Si le titre est une référence à Carl Jung, il ne fait qu’annoncer la couleur et l’on est très loin d’imaginer ce qui nous attend. La férocité de la guerre, son absurdité, sa colossale injustice et son inutilité sont exposées au grand jour. Mais ce qui se déroule dans le secret obscur des corps, des âmes, est aussi dévoilé avec une grande sensibilité, parfois sans aménité, avec rudesse même. Mais c’est pour notre bien. Le politiquement correct se fait botter son gros cul flasque à de nombreuses reprises et c’est jouissif.

Mais la grande performance de l’auteur, c’est d’avoir réussi à être, comme le disait Big Jim Harrison, le fermier, mais aussi le fils du fermier, et encore plus dur, la fille du fermier. Lorsque l’auteur tente de comprendre le corps de la femme, quand il revêt sa peau et son âme, c’est émouvant et tendre. Animus, c’est aussi un voyage dans le monde féminin, par le corps, par l’esprit, par les sensations éprouvées. Et l’auteur n’a pas ménagé ses efforts, et ça paye, ça sent la vérité, et si ce n’est pas la vérité (après tout, je ne suis qu’un homme), ça pue la sincérité. Et pour moi, la sincérité est une forme de vérité.

J’ai été impressionné par la manière dont Jean-Baptiste Ferrero a conduit son histoire, comment il fait évoluer son héros, qui n’est pas tout blanc, loin s’en faut, mais qui bénéficie d’excuses. Au fil des « véhicules » que son âme emprunte, il s’interroge, doute du bien-fondé de son action, il mute, s’ouvre à des considérations importantes, il fait son chemin d’humain vivant qui apprend d’une expérience saisissante. Mais quelque soit le côté extraordinaire de l’expérience, quelque soit le monumental pouvoir dont il jouit, ce n’est jamais un blanc-seing, ce n’est jamais gratuit, il y a toujours un prix à payer, une leçon à retenir.

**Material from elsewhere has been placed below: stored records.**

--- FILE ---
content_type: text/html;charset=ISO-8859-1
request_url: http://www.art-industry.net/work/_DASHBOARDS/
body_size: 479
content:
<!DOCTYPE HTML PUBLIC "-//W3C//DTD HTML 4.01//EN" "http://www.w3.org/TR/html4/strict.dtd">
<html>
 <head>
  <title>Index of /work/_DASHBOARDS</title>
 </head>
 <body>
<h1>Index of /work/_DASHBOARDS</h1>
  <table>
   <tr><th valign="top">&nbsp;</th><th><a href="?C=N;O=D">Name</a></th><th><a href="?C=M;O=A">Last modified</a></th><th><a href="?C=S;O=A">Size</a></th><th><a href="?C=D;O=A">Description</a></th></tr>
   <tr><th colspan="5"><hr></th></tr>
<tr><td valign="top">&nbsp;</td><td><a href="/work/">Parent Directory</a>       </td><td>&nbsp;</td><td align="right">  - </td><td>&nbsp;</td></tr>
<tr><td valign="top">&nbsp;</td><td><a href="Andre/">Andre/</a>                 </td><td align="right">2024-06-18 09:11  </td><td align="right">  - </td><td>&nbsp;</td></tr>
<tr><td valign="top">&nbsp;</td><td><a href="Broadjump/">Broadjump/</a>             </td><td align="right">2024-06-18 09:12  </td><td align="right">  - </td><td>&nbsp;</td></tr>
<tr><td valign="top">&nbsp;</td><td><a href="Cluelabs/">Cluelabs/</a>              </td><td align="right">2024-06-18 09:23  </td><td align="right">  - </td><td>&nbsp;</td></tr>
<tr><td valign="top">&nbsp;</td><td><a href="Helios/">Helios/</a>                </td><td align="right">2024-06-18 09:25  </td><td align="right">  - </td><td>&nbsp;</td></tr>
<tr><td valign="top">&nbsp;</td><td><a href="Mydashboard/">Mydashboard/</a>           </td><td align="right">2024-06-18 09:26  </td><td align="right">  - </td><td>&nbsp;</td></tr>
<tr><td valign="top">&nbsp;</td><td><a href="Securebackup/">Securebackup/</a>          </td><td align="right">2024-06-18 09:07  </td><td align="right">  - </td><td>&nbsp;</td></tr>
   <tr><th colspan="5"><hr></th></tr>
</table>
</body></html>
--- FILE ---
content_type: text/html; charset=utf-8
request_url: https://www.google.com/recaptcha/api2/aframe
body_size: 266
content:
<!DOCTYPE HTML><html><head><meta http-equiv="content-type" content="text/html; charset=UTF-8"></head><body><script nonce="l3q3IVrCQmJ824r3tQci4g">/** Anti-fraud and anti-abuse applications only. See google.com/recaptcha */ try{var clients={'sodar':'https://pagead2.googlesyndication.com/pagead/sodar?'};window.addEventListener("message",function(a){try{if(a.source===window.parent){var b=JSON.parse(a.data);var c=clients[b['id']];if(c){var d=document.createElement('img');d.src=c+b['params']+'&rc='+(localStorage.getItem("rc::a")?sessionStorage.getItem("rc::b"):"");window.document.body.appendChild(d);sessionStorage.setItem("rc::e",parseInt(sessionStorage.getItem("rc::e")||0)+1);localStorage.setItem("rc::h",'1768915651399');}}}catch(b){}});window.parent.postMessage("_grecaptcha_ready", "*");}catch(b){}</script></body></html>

Si nous rencontrons beaucoup de gens qui perdent quelque chose dans ce roman, où ce qui est acquis ne l’est toujours que de manière temporaire, il est une chose qui gagne à la fin, et cette chose magnifique c’est l’Humanisme. D’une certaine façon, l’auteur boucle la boucle avec panache et sensibilité.

Les reproductions des Unes de différents journaux remettent en perspective l’atmosphère de l’époque, dépoussièrent les idéologies qui trainaient dans les rues sombres, racontent la bien-pensance du moment.

Je n’ai en fait qu’un seul reproche à nourrir à l’encontre ce très beau roman, c’est le choix de la police d’écriture concernant le journal que tient un des personnages, Auguste Carradec. La typographie, qui, dans un souci de réalisme, avait certainement pour but de reproduire l’écriture manuscrite m’a été pénible à déchiffrer, à tel point que j’espérais qu’il n’y aurait pas trop de passages relatifs à ce fameux journal. Mais ces quelques dizaines de pages éparpillées sur toute la longueur du roman ne doivent pas vous effrayer, parce que ce serait passer à côté d’un très beau et très profond roman, qui va chercher en nous des sentiments parfois enfouis, des souvenirs, des pensées. Et puis, peut-être que cette écriture ne vous gênera pas.

C’est un roman qui remue les tripes, et chose fondamentale, qui donne une voix à ceux qui n’en ont jamais eu.

C’est un roman qui tente de répondre à cette question essentielle : qui est ce « Je » qui veut à tout prix vivre ?

Seb.

Animus, Jean-Baptiste Ferrero, éditions Ramsay, 412 p. , 20€.